Dr. Ignazio di Giovanna, ARG Vice-President of European Operations, appears here in the blog to weigh in on two issues: Brexit implications for clinical trials in the UK, and a recent article in Outsourcing-Pharma entitled “England sees highest ever clinical trial participation rates: NIHR.”
The UK’s clinical trials submission and approval system, regulated by the UK’s Health Regulatory Authority (HRA), which now incorporates both Competent Authority and Central Ethics approvals in one combined step, is one of Europe’s fastest and most predictable regulatory pathways.
Much furore is currently being made of the potential threat of Brexit to the UK’s ability to continue to provide its strong offering in performing clinical trials and clinical research in general. The reality is that the perceived risks are likely unfounded and overblown.

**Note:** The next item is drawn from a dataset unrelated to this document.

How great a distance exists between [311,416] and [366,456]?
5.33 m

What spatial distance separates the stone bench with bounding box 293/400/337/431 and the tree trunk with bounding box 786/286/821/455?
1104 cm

Implementation of the EU’s Clinical Trials Regulation is now anticipated in December 2020, in all likelihood after the UK’s withdrawal from the EU; therefore, the timeline of instituting the standards will have no bearing on the UK’s activities, and current procedures will continue.
The HRA and MHRA process is now in an advanced state of implementation and has been designed to be fully aligned with the new EU process. At the same time, the combined ways of the working pilot (which is the precedent of the proposed procedure) is also in compliance with EU’s CT-1 and CT-2 (please see notes below). The end result will be that the current modus operandi will be maintained in the UK – and can only improve if the UK is granted access to the EU electronic portal following full implementation of the EU Regulation. (The original implementation date in 2014 has been delayed due to issues with this electronic portal.)
A recent article in Outsourcing-Pharma by Melissa Fassbender demonstrates the strength of clinical trial participation as well as upcoming clinical project investment in England. Clinical research in England is growing at a record-setting pace with support from a recent £20.5bn investment to transform service delivery – as the NHS looks to conduct more studies in primary care settings. The last 12 months has shown a record increase of over 2000 new studies, bringing the total to over 6000 ongoing studies. With every NHS trust now recruiting patients into clinical trials, UK trial participation is set to rise even further.
Navigating clinical trial uncertainty in the UK, US, and around the world can be challenging. ARG is here to help. Please contact firstname.lastname@example.org to learn more.
- CT-1: Detailed guidance on the request to the competent authorities for authorisation of a clinical trial of a medicinal product for human use, the notification of substantial amendments and the declaration of the end of trial.
- CT-2: Detailed guidance on the application format and documentation to be submitted in an application for an Ethics Committee opinion on the clinical trial on medicinal products for human use.